**SOURCE:**
******************************

DATABASE MONITORING

ClickHouse Replication Monitoring: Complete Guide to High Availability

By Achie Barret  - January 16, 2026

Data replication is a cornerstone of high availability in distributed database systems. For ClickHouse, the ReplicatedMergeTree family of table engines provides robust replication capabilities that ensure data durability and fault tolerance. However, without proper monitoring, replication issues can silently accumulate, leading to data inconsistencies, service degradation, or even data loss. This comprehensive guide explores everything you need to know about monitoring ClickHouse replication effectively.

Understanding ClickHouse Replication

ClickHouse replication works differently from traditional database replication. Instead of replicating individual write operations, ClickHouse replicates at the data part level. When you insert data into a replicated table, ClickHouse creates a data part locally and then coordinates with other replicas through ZooKeeper (or ClickHouse Keeper) to ensure all replicas eventually have the same data.

******************************

**THE TASKS:**
1. In the ClickHouse replication guide, at what level does ClickHouse replicate data?
2. Reproduce the ClickHouse replication guide word for word, everything from "ClickHouse replication works" down to "the same data.".

******************************

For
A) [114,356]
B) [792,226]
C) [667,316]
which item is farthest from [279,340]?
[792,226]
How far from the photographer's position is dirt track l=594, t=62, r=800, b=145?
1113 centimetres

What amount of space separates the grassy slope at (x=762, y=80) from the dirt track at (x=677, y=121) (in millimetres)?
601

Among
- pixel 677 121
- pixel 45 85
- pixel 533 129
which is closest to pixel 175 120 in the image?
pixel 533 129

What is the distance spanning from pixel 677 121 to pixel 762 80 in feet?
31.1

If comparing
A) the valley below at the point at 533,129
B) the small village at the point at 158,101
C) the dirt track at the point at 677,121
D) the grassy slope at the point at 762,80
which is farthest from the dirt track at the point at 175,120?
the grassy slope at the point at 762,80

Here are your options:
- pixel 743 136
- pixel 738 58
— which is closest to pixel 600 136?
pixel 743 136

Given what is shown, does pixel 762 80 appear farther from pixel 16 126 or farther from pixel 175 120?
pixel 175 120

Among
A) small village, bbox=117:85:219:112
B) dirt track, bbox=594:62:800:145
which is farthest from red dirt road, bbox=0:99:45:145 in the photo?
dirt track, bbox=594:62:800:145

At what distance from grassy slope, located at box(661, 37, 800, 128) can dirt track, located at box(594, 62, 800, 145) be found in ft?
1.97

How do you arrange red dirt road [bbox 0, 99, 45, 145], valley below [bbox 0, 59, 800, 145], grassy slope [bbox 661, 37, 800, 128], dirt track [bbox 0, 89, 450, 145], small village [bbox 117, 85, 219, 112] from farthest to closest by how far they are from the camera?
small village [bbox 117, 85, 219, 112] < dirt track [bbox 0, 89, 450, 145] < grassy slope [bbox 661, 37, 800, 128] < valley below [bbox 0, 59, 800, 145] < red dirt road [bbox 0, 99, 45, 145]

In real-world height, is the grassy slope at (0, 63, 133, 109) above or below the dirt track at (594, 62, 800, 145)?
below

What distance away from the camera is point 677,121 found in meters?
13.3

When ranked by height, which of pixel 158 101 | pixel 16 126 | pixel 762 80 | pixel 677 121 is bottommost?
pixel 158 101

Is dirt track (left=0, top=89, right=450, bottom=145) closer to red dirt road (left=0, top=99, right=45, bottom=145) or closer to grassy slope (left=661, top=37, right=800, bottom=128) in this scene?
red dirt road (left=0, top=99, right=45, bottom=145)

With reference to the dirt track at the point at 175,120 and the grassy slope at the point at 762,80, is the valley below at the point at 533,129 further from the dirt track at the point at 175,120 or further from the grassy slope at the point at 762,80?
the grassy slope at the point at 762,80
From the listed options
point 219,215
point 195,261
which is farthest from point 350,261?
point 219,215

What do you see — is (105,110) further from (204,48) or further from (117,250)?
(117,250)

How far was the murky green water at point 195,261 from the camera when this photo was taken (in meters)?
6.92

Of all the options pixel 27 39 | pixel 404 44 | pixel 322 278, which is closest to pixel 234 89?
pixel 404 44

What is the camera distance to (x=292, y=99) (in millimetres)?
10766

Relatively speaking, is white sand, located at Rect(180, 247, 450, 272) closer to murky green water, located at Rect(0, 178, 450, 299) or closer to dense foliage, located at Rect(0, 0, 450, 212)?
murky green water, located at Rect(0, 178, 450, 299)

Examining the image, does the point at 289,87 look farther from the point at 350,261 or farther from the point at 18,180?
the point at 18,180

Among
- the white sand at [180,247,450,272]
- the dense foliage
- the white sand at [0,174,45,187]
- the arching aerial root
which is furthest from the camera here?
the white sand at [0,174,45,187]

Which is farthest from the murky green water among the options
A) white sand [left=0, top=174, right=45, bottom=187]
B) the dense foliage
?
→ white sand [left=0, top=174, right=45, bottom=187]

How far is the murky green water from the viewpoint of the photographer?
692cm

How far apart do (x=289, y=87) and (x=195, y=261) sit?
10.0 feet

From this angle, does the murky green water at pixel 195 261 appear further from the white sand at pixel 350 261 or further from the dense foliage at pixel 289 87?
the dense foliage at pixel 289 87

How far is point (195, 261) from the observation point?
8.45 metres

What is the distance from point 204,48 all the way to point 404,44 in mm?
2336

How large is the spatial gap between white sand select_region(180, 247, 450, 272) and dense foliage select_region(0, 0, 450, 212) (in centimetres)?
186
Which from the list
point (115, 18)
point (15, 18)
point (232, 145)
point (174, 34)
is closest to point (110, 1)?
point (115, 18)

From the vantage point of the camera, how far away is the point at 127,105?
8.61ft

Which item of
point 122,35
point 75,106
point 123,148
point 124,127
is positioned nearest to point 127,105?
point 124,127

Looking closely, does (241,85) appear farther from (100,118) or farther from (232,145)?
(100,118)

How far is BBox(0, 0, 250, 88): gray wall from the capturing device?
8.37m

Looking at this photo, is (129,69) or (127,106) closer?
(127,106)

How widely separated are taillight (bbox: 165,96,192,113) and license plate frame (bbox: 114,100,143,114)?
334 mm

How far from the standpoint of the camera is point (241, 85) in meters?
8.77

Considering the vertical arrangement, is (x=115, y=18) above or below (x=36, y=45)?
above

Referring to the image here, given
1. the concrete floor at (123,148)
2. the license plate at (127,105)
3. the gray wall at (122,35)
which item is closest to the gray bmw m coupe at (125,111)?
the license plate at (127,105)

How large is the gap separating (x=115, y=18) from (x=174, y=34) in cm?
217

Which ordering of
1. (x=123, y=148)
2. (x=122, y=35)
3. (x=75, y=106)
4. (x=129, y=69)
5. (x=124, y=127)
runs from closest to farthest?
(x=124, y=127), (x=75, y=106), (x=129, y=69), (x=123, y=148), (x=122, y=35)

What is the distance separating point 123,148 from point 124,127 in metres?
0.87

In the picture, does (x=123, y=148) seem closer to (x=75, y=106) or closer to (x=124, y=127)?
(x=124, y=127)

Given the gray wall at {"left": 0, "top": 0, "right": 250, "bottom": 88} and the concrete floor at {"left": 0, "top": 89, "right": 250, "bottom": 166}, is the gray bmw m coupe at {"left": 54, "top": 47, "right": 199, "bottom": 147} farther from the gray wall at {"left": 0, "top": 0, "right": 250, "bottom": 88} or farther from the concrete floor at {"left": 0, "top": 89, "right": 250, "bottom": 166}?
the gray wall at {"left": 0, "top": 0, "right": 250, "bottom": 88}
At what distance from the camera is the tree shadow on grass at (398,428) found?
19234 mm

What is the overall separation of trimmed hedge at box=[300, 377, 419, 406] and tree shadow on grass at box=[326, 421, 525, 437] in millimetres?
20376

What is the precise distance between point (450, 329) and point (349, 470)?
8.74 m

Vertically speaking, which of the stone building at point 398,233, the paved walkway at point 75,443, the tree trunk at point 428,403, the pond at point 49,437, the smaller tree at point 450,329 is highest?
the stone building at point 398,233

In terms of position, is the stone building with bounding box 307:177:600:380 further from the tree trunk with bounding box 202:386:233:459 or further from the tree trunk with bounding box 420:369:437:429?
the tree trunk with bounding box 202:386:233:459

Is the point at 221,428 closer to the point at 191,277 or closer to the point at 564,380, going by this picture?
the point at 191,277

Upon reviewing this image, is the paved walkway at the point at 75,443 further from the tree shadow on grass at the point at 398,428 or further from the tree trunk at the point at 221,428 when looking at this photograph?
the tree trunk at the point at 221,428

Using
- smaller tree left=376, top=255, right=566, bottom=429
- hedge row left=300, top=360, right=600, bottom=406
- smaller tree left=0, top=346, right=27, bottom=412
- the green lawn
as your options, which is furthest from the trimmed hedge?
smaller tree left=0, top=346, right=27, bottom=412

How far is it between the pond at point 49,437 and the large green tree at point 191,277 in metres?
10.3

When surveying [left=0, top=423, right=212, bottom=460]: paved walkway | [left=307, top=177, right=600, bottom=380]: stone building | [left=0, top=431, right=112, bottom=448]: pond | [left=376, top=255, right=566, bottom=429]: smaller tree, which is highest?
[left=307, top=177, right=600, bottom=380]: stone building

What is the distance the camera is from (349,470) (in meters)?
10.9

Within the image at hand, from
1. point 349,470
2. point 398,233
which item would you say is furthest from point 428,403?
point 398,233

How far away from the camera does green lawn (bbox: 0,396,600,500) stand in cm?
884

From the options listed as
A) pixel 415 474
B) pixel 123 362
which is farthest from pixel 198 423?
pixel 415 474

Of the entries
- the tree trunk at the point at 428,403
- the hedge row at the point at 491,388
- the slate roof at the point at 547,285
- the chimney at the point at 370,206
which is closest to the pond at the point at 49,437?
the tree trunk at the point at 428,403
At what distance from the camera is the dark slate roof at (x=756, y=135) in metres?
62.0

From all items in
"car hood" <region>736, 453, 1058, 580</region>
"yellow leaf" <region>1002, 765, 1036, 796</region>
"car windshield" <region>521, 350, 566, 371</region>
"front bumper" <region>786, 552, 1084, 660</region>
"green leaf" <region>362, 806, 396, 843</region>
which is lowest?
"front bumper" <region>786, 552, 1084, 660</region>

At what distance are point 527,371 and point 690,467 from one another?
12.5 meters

******************************

**TASK SOLUTIONS:**
1. At the data part level.

2.
ClickHouse replication works differently from traditional database replication. Instead of replicating individual write operations, ClickHouse replicates at the data part level. When you insert data into a replicated table, ClickHouse creates a data part locally and then coordinates with other replicas through ZooKeeper (or ClickHouse Keeper) to ensure all replicas eventually have the same data.